Dysfunction in the microvasculature can lead to insufficient perfusion of tissue and subsequent organ and tissue dysfunction. Studies have linked microcirculation with several cardiometabolic diseases and conditions, including diabetes, hypertension, and macrovascular complications. The skin provides an appealing measurement location for the microcirculation, since it is easily accessible, contains a rich microvascular network and can be used as a proxy measurement for microvascular beds in different tissues. There is an unmet need within the healthcare sector for an easy-to-use, non-invasive and continuous measurement technique for microvascular properties such as the microvascular diameter.
In this project we will develop an optical sensor that uses a combination of blue light and green light photoplethysmography (PPG) signals to estimate the microvascular diameter, enabled by a highly sensitive novel photodetector. Blood pressure is one of the most-often measured vital signs and varies throughout the day. Continuous blood pressure monitoring is crucial for many patients with cardiovascular diseases. The most reliable method of measuring the blood pressure is by using a sphygmomanometer, using an inflatable cuff. Obviously there are many drawbacks using this system for continuous monitoring.
Pulse wave velocity, the speed with which the pulse travels along the arterial wall, has a lot of promise as a proxy measurement used to extract blood pressure. To measure pulse wave velocity accurately with two PPG sensors at a (short) distance from each other, the sampling frequency should be high, as should the timing accuracy of the photodetectors, and the quality of the PPG signal should be very high, which is always influenced by motion artifacts and noise. We will develop a pulse wave velocity sensor using a combination of sensitive and time-accurate detectors to improve the accuracy of PPG-PPG based pulse wave velocity estimation.

## ACTIVITIES
A - In the project description, which signals will the optical sensor combine to estimate the microvascular diameter?
B - Reproduce the part of the project description that opens with the words containing "Pulse wave velocity, the" and closes with "wave velocity estimation.".
The material has no connection to the project description.

## RECORDS PROVIDED
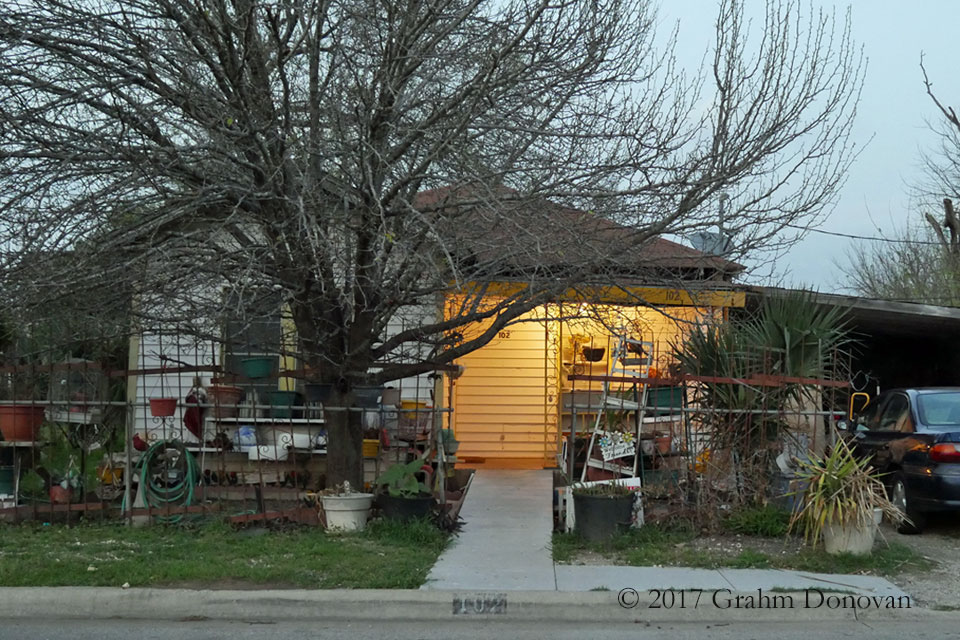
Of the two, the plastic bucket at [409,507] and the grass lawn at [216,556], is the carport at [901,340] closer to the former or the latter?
the plastic bucket at [409,507]

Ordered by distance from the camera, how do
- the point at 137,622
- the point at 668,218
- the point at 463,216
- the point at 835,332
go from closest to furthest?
the point at 137,622 < the point at 668,218 < the point at 463,216 < the point at 835,332

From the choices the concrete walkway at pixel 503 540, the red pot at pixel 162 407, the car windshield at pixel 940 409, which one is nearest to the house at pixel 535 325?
the red pot at pixel 162 407

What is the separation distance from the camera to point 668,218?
8.71 m

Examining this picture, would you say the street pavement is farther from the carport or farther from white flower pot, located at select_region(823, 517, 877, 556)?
the carport

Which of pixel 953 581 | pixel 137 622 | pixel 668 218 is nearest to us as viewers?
pixel 137 622

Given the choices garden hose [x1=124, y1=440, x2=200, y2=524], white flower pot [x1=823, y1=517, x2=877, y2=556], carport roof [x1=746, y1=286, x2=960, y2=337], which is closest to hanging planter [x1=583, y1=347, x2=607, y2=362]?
carport roof [x1=746, y1=286, x2=960, y2=337]

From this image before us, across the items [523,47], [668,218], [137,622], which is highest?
[523,47]

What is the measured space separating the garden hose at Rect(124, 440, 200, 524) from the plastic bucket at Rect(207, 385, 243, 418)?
68 cm

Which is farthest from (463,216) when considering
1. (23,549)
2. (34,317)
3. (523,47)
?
(23,549)

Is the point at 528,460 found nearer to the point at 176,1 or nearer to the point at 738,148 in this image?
the point at 738,148

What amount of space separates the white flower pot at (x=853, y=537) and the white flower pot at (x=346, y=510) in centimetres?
448

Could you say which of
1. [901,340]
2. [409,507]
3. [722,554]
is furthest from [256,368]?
[901,340]

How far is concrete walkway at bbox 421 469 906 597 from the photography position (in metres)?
7.62

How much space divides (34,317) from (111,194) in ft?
4.92
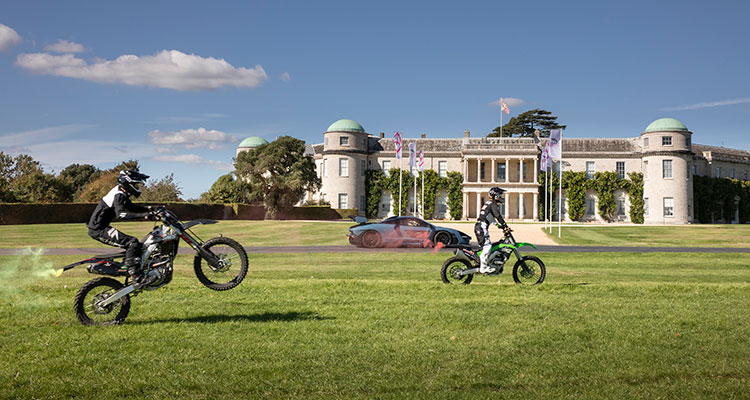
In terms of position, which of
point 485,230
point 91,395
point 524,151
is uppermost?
point 524,151

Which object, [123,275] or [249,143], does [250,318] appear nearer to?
[123,275]

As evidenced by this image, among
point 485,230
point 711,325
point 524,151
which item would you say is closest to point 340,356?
point 711,325

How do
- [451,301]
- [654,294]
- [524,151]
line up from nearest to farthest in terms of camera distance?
[451,301] < [654,294] < [524,151]

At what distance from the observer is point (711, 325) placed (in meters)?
8.30

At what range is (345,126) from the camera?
6712 cm

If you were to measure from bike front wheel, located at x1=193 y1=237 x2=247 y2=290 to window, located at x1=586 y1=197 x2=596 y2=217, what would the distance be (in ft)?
204

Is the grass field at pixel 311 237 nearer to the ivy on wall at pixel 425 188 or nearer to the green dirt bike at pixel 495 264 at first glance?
the green dirt bike at pixel 495 264

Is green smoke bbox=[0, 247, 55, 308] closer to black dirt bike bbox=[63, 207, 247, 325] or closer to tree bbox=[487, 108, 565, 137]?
black dirt bike bbox=[63, 207, 247, 325]

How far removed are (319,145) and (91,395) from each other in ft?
234

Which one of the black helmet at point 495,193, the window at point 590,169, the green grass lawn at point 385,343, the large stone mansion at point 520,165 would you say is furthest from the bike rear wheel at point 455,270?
the window at point 590,169

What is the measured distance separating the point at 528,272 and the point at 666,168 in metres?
58.6

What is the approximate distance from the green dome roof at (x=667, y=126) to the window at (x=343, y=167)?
32907mm

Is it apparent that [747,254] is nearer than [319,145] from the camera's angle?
Yes

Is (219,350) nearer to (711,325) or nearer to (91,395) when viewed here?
(91,395)
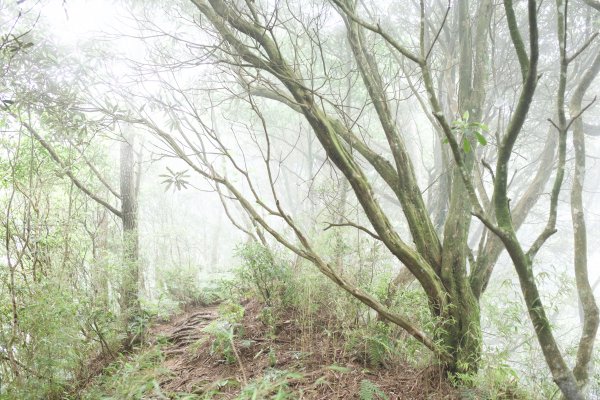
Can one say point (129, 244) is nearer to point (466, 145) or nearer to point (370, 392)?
point (370, 392)

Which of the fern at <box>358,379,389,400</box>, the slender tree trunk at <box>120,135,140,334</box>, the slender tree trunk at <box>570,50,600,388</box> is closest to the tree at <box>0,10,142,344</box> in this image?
the slender tree trunk at <box>120,135,140,334</box>

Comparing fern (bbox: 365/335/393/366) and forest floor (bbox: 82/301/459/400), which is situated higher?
fern (bbox: 365/335/393/366)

## ANSWERS TO THIS EXERCISE
A - It will combine blue light and green light photoplethysmography (PPG) signals.

B -
Pulse wave velocity, the speed with which the pulse travels along the arterial wall, has a lot of promise as a proxy measurement used to extract blood pressure. To measure pulse wave velocity accurately with two PPG sensors at a (short) distance from each other, the sampling frequency should be high, as should the timing accuracy of the photodetectors, and the quality of the PPG signal should be very high, which is always influenced by motion artifacts and noise. We will develop a pulse wave velocity sensor using a combination of sensitive and time-accurate detectors to improve the accuracy of PPG-PPG based pulse wave velocity estimation.